By: Ben Bira
1. "LEED" was the most REQUIRED certification
LEED certification was the most common certification required in sustainability-titled job qualifications with 20% of jobs requiring applicants to have LEED expertise. According to a 2015 survey of 48 Fortune 200 companies by the United States Green Building Council (USGBC): “80 percent agree that LEED is a key way their company communicates sustainability efforts to stakeholders.” Overseen by the U.S. Green Building Council, LEED certification can be applied to new construction of a building as well as buildings that undergo renovations. LEED certified buildings are designed to “save money and resources and have a positive impact on the health of occupants, while promoting renewable, clean energy” according to the USGBC. LEED projects have been undertaken in 150 countries on an estimated 69,000 commercial buildings and 181,000 residential units.
2. the number of jobs with sustainability in the Title and Description fluctuated significantly during the year
Jobs with the word “sustainability” in the title as well as jobs with the word “sustainability” in the description were monitored weekly from November 2015 to November 2016 on Indeed.com. Although there was significant fluctuation during the year, sustainability-described positions experienced a slow decline through October and finished down 1.4% YTD. Sustainability-titled positions as of November 2016 were down 5.96%. However, there has been a recent boom in the first part of 2017.
3. Hiring is seasonal
Hiring is at it's peak in the Spring and early Summer. Notice the sharp drop off in the fall and increase in number of sustainability jobs over the spring months. This coincides with hiring for summer internships; however, the increase in spring jobs also occurs for full time positions. Sustainability-titled positions peaked on May 25th with 330 and bottomed out at 222 on August 10th.
4. Higher salaried positions remained stable
Salaries for jobs with sustainability in the title have an even distribution across income ranges. Salaries for sustainability-titled positions were also collected from November 2015 to November 2016 and recorded in four tiers: $30,000+, $50,000+, $70,000+ and $90,000+. The number of jobs paying above $90,000 were unaffected during the downturn from May 25th to August 10th.

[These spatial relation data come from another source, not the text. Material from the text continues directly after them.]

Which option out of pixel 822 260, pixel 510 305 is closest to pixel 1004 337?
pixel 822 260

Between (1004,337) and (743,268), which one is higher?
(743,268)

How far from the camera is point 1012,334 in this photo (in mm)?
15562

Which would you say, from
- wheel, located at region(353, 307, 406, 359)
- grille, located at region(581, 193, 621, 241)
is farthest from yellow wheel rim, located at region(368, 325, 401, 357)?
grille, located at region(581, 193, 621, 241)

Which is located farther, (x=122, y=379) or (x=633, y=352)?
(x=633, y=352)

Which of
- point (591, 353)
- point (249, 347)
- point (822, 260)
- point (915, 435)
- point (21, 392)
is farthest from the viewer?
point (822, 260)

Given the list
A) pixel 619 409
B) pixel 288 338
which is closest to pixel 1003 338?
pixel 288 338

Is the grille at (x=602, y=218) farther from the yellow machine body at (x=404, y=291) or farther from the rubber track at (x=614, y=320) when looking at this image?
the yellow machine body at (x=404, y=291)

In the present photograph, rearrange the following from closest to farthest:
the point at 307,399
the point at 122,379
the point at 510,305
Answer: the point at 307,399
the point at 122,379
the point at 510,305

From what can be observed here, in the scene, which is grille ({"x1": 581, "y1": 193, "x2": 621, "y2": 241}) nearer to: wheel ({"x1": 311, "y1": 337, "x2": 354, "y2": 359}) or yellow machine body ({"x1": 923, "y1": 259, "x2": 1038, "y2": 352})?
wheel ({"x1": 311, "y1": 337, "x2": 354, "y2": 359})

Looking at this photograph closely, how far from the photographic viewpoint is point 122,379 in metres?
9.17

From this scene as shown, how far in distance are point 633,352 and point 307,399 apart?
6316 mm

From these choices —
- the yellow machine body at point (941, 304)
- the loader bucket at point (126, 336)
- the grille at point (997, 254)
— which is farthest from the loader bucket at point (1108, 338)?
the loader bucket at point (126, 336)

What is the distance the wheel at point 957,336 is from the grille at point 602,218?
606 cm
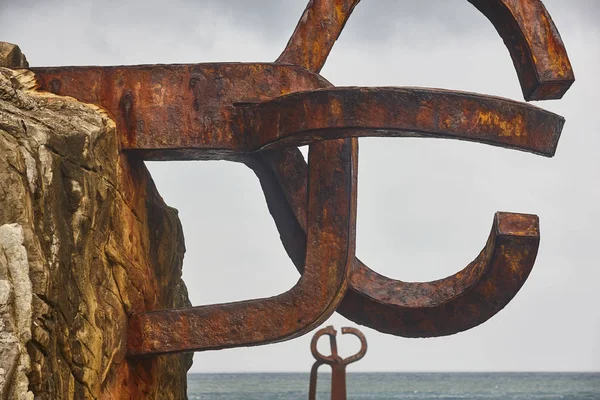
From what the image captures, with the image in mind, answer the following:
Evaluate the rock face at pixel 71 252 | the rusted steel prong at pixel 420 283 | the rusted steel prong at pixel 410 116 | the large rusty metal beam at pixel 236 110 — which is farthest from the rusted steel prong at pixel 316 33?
the rock face at pixel 71 252

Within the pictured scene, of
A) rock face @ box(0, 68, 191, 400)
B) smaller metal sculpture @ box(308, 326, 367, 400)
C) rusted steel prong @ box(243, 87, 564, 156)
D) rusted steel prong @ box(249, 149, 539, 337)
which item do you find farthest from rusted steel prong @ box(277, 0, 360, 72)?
smaller metal sculpture @ box(308, 326, 367, 400)

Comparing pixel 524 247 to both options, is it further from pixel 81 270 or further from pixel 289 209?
pixel 81 270

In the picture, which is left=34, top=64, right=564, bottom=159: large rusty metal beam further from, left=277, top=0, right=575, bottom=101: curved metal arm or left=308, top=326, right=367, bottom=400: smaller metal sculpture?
left=308, top=326, right=367, bottom=400: smaller metal sculpture

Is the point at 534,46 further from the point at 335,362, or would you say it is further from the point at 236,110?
the point at 335,362

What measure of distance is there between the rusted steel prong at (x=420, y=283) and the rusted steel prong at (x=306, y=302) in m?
0.12

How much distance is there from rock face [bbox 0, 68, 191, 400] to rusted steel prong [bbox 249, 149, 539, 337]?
0.46 metres

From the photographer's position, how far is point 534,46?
12.7 feet

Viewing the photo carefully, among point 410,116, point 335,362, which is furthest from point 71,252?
point 335,362

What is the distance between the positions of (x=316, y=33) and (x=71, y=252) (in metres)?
1.35

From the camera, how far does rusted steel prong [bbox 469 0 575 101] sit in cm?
386

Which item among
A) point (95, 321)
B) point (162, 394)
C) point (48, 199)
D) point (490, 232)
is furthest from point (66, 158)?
point (490, 232)

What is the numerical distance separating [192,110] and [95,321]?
Answer: 85cm

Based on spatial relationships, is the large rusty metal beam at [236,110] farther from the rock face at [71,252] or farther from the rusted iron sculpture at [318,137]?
the rock face at [71,252]

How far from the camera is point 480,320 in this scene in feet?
13.1
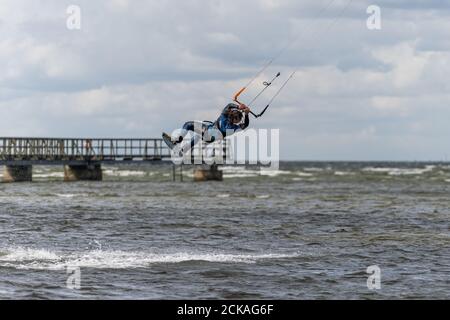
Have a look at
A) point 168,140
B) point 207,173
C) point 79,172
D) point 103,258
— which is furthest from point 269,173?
point 103,258

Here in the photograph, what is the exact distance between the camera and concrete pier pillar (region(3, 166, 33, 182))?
7969cm

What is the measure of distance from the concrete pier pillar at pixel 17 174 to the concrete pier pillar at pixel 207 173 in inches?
564

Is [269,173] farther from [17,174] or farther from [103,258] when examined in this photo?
[103,258]

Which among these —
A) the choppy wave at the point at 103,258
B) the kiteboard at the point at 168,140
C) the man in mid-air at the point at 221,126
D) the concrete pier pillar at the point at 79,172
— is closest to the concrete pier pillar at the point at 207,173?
the concrete pier pillar at the point at 79,172

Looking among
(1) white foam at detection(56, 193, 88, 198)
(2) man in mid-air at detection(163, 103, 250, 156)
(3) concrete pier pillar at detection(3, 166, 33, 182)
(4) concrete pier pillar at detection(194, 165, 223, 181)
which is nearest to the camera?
(2) man in mid-air at detection(163, 103, 250, 156)

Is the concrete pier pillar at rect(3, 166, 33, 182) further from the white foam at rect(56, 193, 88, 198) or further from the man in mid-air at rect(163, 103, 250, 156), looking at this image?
the man in mid-air at rect(163, 103, 250, 156)

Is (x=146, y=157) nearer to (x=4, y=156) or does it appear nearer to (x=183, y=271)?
(x=4, y=156)

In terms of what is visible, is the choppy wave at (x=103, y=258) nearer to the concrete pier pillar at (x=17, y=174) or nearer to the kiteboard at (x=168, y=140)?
the kiteboard at (x=168, y=140)

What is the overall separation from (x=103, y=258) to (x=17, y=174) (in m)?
57.1

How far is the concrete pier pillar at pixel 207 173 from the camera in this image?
284ft

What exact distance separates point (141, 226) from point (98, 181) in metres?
48.4

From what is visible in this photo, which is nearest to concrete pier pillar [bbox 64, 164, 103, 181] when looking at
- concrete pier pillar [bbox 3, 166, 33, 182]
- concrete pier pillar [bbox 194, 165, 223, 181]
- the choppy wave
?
concrete pier pillar [bbox 3, 166, 33, 182]

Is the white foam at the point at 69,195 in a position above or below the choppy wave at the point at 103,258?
below

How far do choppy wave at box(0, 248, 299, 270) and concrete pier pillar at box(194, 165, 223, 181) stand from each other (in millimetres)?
59802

These jobs decreased 2% whereas $30k, $50k, and $70k jobs declined 33%, 26%, and 35% respectively.
5. 59% of jobs required a bachelor’s degree
In a sample of 150 sustainability-titled jobs, word-frequency analysis revealed that 59% explicitly required a bachelor's degree; however, this number might be low given that a college education is required but not explicitly stated for some jobs. Within the 59% that required a bachelor's degree, 35% required a bachelor's in engineering. This likely relates to point #7.
6. 24% of jobs required a master’s degree
There are not many graduate-level programs that offer specific degrees in sustainability. Many programs evolved existing environmental science/natural resource management programs to encompass themes of sustainability. However, the largest academic graduate program specific to sustainability is Arizona State University's Global Institute of Sustainability. ASU is located in Tempe, Arizona. Check out this map from Google Trends that shows the number of searches related to sustainability by city for an idea of ASU's relevance.
7. “Environmental”, "Energy”, and “Data” were the three most frequent task-related words found in job descriptions
Word frequency analysis was conducted on both responsibilities and the qualifications in job descriptions to identify common skills required for sustainability jobs. If you have expertise in any of these competencies, consider emphasizing that expertise when applying to sustainability jobs.
8. The Top seven cities Were:
The top cities for sustainability-titled jobs were recorded weekly and averaged over the research period. New York City, Washington D.C., Chicago, San Francisco, Seattle, Atlanta and Los Angeles were the top seven cities in order. These are raw totals, not per capita, so it’s no surprise the list includes larger job markets such as New York, Los Angeles, and Chicago.
9. Confusion remains around the definition of sustainability
Have you ever taken a class in Sustainability? One of the first tasks in such a class is to formulate your own definition for sustainability since a singular definition lacks consensus. The top Google search queries related to Sustainability were analyzed in 2016. Two of the top four include "What is sustainability" and "Sustainability definition". Look for this confusion to clear up in the coming years if sustainability is going to stabilize as a stand-alone profession.
10. Sustainability searches in Google are cyclical and remain flat over the past five years
The number of searches for the word “sustainability” relative to total overall searches in Google from November 2015 to November 2016 were identified in Google Trends. The dip during December could be attributed to students taking off over winter break; however, working professionals also take time off during the holidays. Therefore, a better indicator is the prolonged dip during the summer months in June and July.
The cyclical nature of sustainability searches has remained fairly consistent over the past five years.